*How to complete this task*
Word for word, copy the records that follow.

*Records drawn from a dataset*
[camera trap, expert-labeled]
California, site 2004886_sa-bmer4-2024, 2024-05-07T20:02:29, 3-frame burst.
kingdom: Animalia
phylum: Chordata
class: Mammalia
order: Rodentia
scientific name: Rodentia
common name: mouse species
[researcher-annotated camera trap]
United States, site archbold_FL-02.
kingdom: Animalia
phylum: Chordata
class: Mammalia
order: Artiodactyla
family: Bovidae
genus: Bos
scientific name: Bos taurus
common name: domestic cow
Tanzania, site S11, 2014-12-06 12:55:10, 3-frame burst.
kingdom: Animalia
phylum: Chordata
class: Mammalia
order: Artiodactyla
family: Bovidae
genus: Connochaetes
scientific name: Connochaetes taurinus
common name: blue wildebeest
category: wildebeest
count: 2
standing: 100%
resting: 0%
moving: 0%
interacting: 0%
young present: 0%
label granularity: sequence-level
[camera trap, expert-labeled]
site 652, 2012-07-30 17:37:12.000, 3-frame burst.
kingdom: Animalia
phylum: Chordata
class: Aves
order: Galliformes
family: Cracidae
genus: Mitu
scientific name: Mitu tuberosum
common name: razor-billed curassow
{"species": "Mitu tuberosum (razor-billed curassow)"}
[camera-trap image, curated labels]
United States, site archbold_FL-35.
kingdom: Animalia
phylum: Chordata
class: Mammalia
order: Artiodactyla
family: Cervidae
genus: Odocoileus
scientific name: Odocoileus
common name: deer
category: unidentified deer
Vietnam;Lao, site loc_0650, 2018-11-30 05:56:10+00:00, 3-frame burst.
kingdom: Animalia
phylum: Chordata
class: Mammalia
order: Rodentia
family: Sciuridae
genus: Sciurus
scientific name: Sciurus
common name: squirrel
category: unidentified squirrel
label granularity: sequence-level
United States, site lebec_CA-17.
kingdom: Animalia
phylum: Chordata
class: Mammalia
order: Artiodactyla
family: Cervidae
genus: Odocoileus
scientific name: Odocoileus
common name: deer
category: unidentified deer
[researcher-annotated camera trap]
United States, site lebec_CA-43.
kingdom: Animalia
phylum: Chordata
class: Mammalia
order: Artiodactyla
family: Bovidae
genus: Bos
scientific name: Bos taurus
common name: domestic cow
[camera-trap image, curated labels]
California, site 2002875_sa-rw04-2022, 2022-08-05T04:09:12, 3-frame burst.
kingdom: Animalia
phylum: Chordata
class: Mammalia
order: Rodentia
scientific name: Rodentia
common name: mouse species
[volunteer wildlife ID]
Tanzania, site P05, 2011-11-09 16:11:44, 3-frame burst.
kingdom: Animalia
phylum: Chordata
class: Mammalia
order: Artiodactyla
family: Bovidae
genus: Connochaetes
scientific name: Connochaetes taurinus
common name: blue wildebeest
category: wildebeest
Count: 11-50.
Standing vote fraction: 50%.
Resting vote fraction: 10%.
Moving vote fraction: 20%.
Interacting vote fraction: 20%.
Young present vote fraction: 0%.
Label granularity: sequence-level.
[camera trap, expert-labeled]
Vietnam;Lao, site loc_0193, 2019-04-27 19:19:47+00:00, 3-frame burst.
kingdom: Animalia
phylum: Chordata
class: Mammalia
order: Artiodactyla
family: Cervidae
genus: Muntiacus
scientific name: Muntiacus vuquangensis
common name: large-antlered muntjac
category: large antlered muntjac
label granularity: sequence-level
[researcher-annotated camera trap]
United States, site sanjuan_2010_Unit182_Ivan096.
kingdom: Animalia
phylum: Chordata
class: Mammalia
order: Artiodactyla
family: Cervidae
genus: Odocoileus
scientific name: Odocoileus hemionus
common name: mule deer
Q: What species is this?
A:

*Solution to this exercise*
[camera trap, expert-labeled]
California, site 2004886_sa-bmer4-2024, 2024-05-07T20:02:29, 3-frame burst.
kingdom: Animalia
phylum: Chordata
class: Mammalia
order: Rodentia
scientific name: Rodentia
common name: mouse species
[researcher-annotated camera trap]
United States, site archbold_FL-02.
kingdom: Animalia
phylum: Chordata
class: Mammalia
order: Artiodactyla
family: Bovidae
genus: Bos
scientific name: Bos taurus
common name: domestic cow
Tanzania, site S11, 2014-12-06 12:55:10, 3-frame burst.
kingdom: Animalia
phylum: Chordata
class: Mammalia
order: Artiodactyla
family: Bovidae
genus: Connochaetes
scientific name: Connochaetes taurinus
common name: blue wildebeest
category: wildebeest
count: 2
standing: 100%
resting: 0%
moving: 0%
interacting: 0%
young present: 0%
label granularity: sequence-level
[camera trap, expert-labeled]
site 652, 2012-07-30 17:37:12.000, 3-frame burst.
kingdom: Animalia
phylum: Chordata
class: Aves
order: Galliformes
family: Cracidae
genus: Mitu
scientific name: Mitu tuberosum
common name: razor-billed curassow
{"species": "Mitu tuberosum (razor-billed curassow)"}
[camera-trap image, curated labels]
United States, site archbold_FL-35.
kingdom: Animalia
phylum: Chordata
class: Mammalia
order: Artiodactyla
family: Cervidae
genus: Odocoileus
scientific name: Odocoileus
common name: deer
category: unidentified deer
Vietnam;Lao, site loc_0650, 2018-11-30 05:56:10+00:00, 3-frame burst.
kingdom: Animalia
phylum: Chordata
class: Mammalia
order: Rodentia
family: Sciuridae
genus: Sciurus
scientific name: Sciurus
common name: squirrel
category: unidentified squirrel
label granularity: sequence-level
United States, site lebec_CA-17.
kingdom: Animalia
phylum: Chordata
class: Mammalia
order: Artiodactyla
family: Cervidae
genus: Odocoileus
scientific name: Odocoileus
common name: deer
category: unidentified deer
[researcher-annotated camera trap]
United States, site lebec_CA-43.
kingdom: Animalia
phylum: Chordata
class: Mammalia
order: Artiodactyla
family: Bovidae
genus: Bos
scientific name: Bos taurus
common name: domestic cow
[camera-trap image, curated labels]
California, site 2002875_sa-rw04-2022, 2022-08-05T04:09:12, 3-frame burst.
kingdom: Animalia
phylum: Chordata
class: Mammalia
order: Rodentia
scientific name: Rodentia
common name: mouse species
[volunteer wildlife ID]
Tanzania, site P05, 2011-11-09 16:11:44, 3-frame burst.
kingdom: Animalia
phylum: Chordata
class: Mammalia
order: Artiodactyla
family: Bovidae
genus: Connochaetes
scientific name: Connochaetes taurinus
common name: blue wildebeest
category: wildebeest
Count: 11-50.
Standing vote fraction: 50%.
Resting vote fraction: 10%.
Moving vote fraction: 20%.
Interacting vote fraction: 20%.
Young present vote fraction: 0%.
Label granularity: sequence-level.
[camera trap, expert-labeled]
Vietnam;Lao, site loc_0193, 2019-04-27 19:19:47+00:00, 3-frame burst.
kingdom: Animalia
phylum: Chordata
class: Mammalia
order: Artiodactyla
family: Cervidae
genus: Muntiacus
scientific name: Muntiacus vuquangensis
common name: large-antlered muntjac
category: large antlered muntjac
label granularity: sequence-level
[researcher-annotated camera trap]
United States, site sanjuan_2010_Unit182_Ivan096.
kingdom: Animalia
phylum: Chordata
class: Mammalia
order: Artiodactyla
family: Cervidae
genus: Odocoileus
scientific name: Odocoileus hemionus
common name: mule deer
Q: What species is this?
A:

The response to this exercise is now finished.